A few years ago, before the pandemic, I started watching Prepper type YouTube videos. I was looking for ideas on how to preserve food, make natural cleaners and self-sufficiency in general. What I tumbled upon was a buzzing community of people who were very busy preparing for when ‘shit hits the fan’. It took me down the rabbit hole of food storage, water storage, and how you can protect yourself and your family, living out of urban settings in the woods, keeping a bug-out bag with you at all times and always be a grey-man when you are moving in the masses, so people never look to you as a threat, or a leader.
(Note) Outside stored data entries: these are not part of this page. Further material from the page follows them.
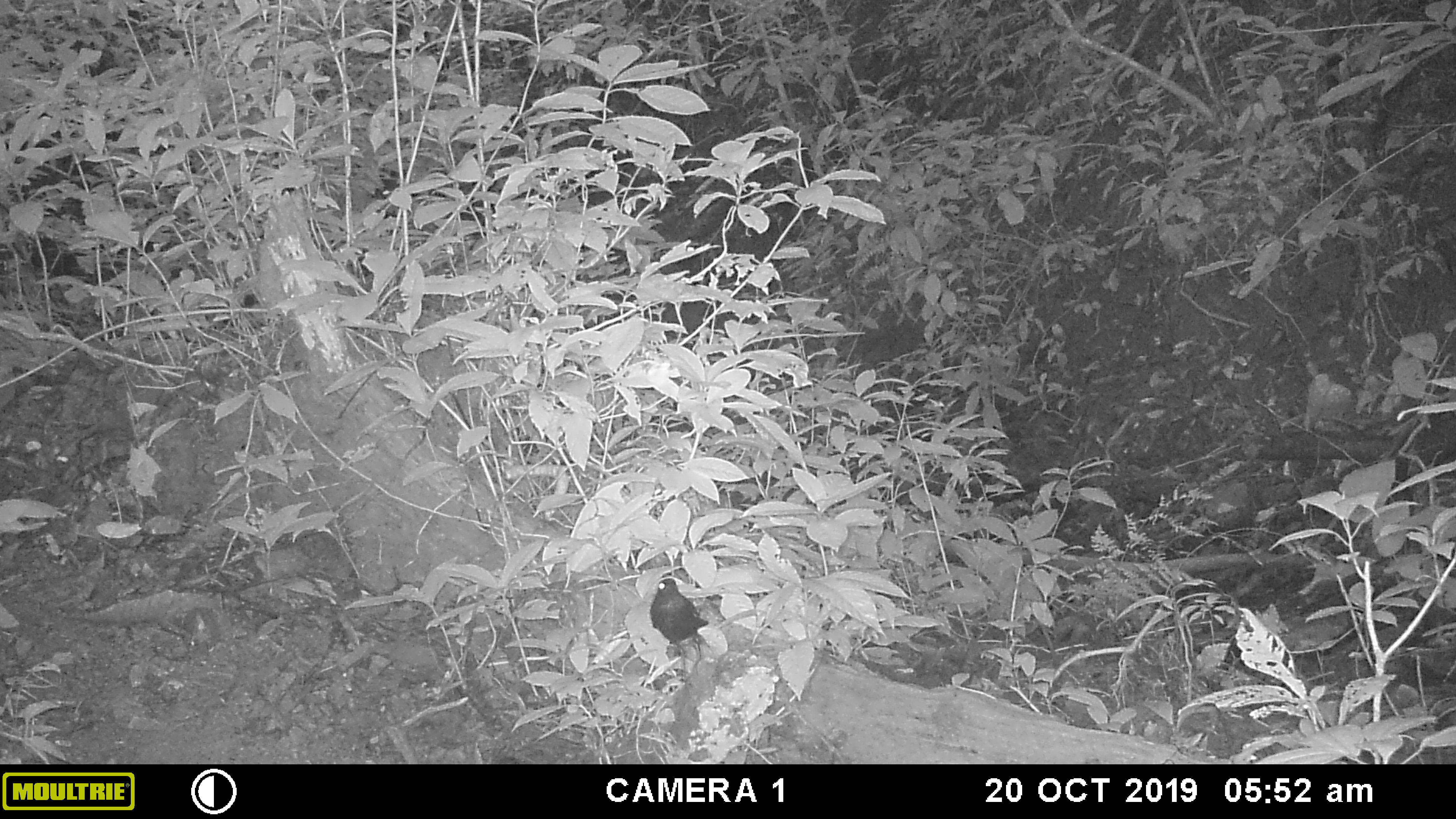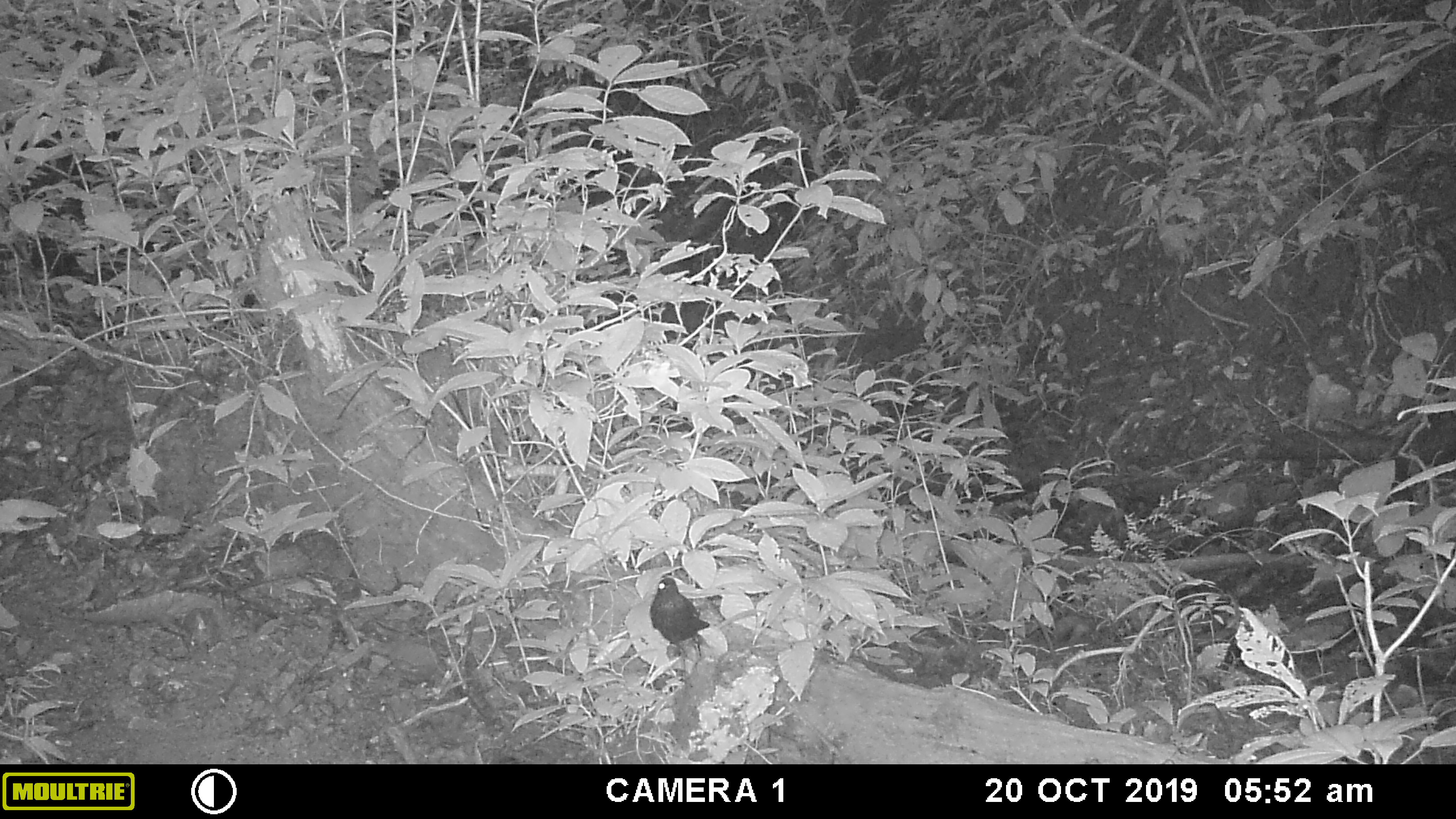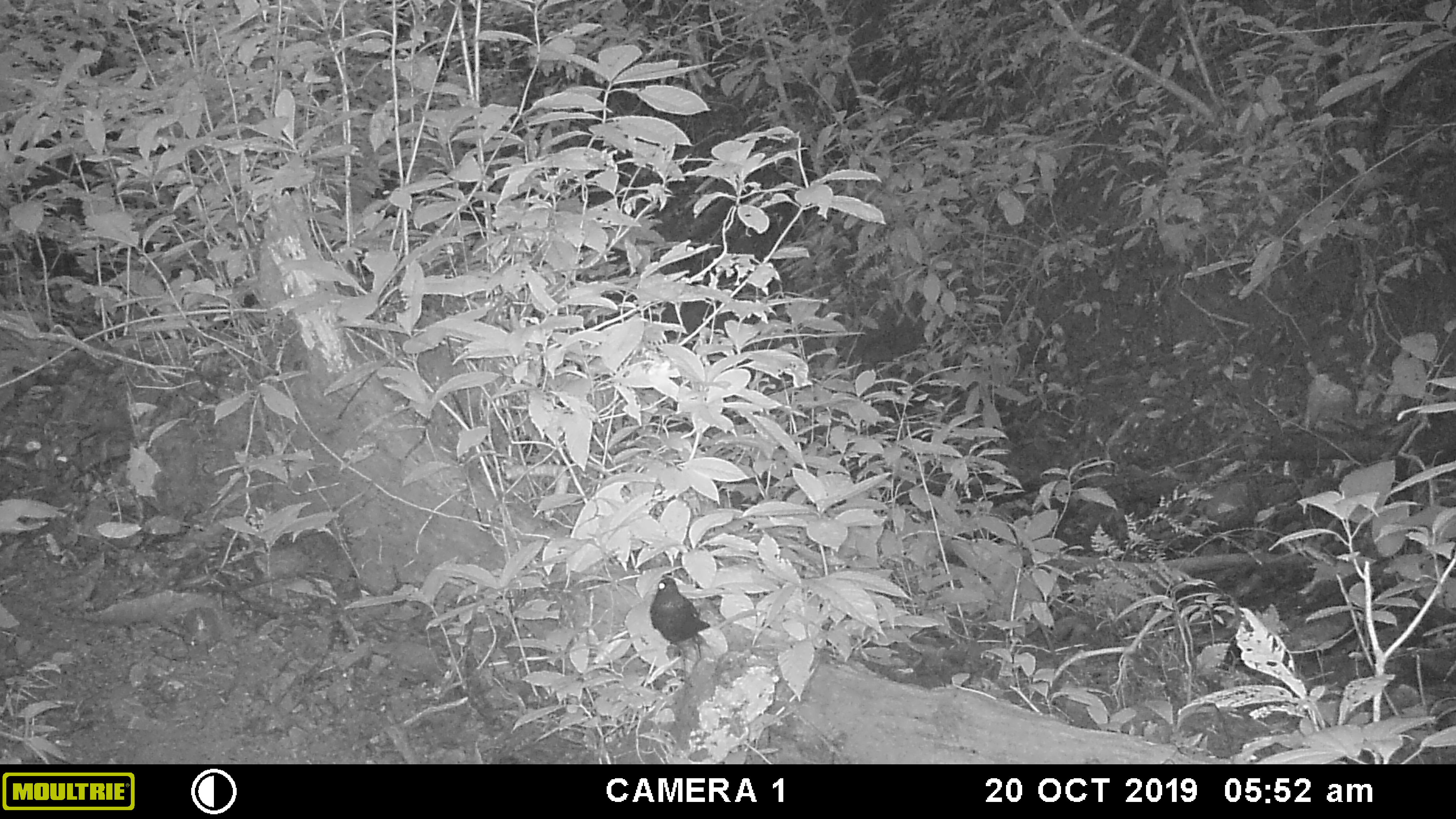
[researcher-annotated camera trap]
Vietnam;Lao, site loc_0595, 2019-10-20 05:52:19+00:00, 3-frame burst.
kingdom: Animalia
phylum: Chordata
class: Aves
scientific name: Aves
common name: bird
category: unidentified bird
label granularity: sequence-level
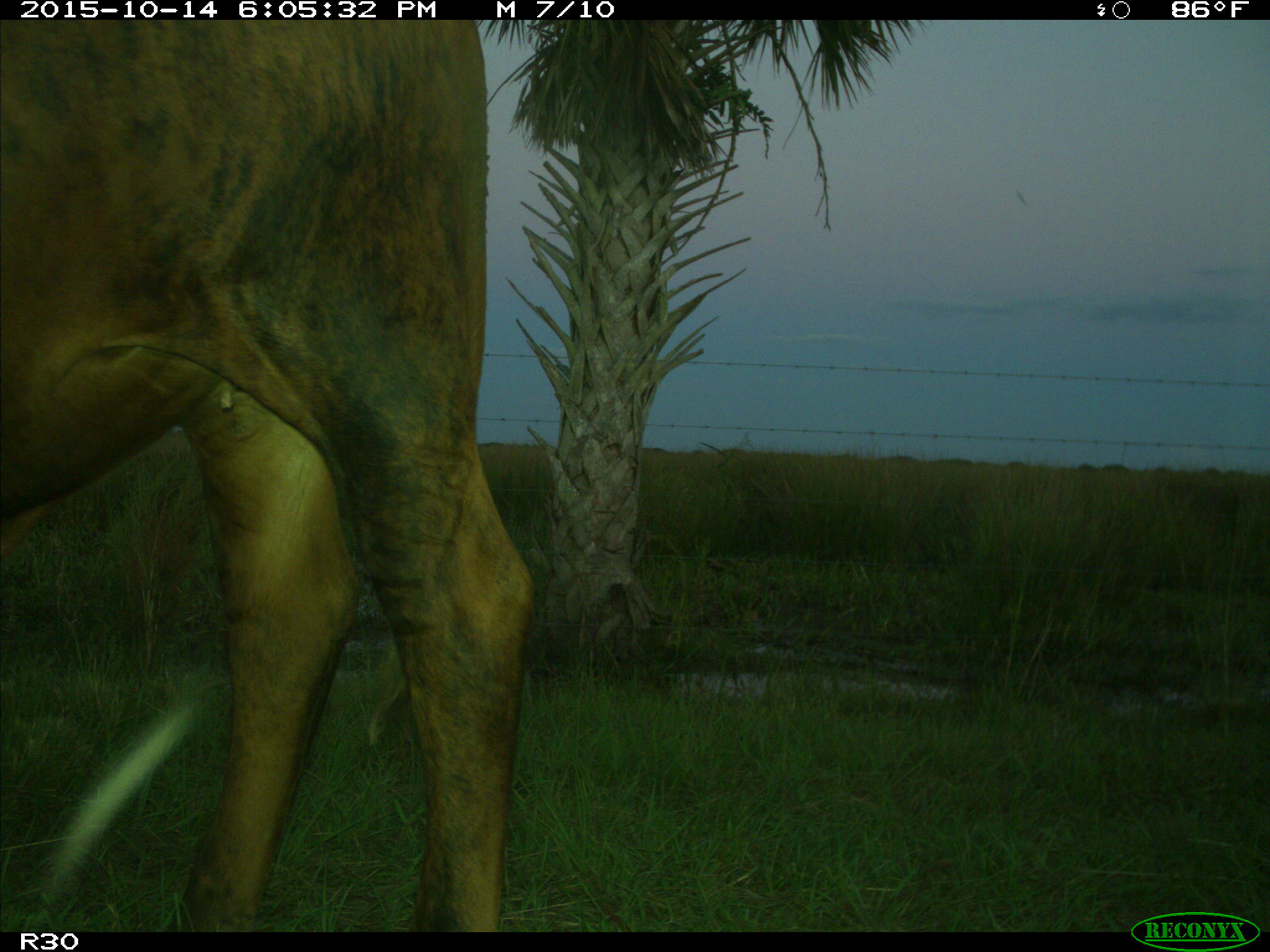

This kept my mind busy for a few months, as I pondered how we could weather a disaster, and I had to accept that it simply could not work, for us. Having a seven foot picture window and a working fireplace, we would be prime targets, I gave up on ever being a prepper, although I still ponder moving away from the city.
The world is changing. I can see that communal living, generational living, is something that could become commonplace again, even as I yearn to move to my fictional forest. We’re not there quite yet.
We visited our friends in Muskoka over the weekend. They have a nearly off-grid home and 80 acres of forest. It’s a gorgeous property, on a dead-end road with very few neighbours. Geoff was saying they are thinking of getting a working gun, for protection. He says that the neighbours all have guns and that they could guard the road in the event of disaster. [We, of course would be homeless by then, evicted for our fireplace – best scenario]. I stared at Geoff, who grew up in inner city Toronto like myself, and was struck by how afraid we have all become.
Having already imagined how a disaster would play out for us, I imagine the great city exodus north to these isolated communities. To these 80 acre lots. I almost prefer to go out in the beginning rather than the bitter end.
In all the beauty surrounding us this weekend, our friends are now thinking about how to protect that vastness.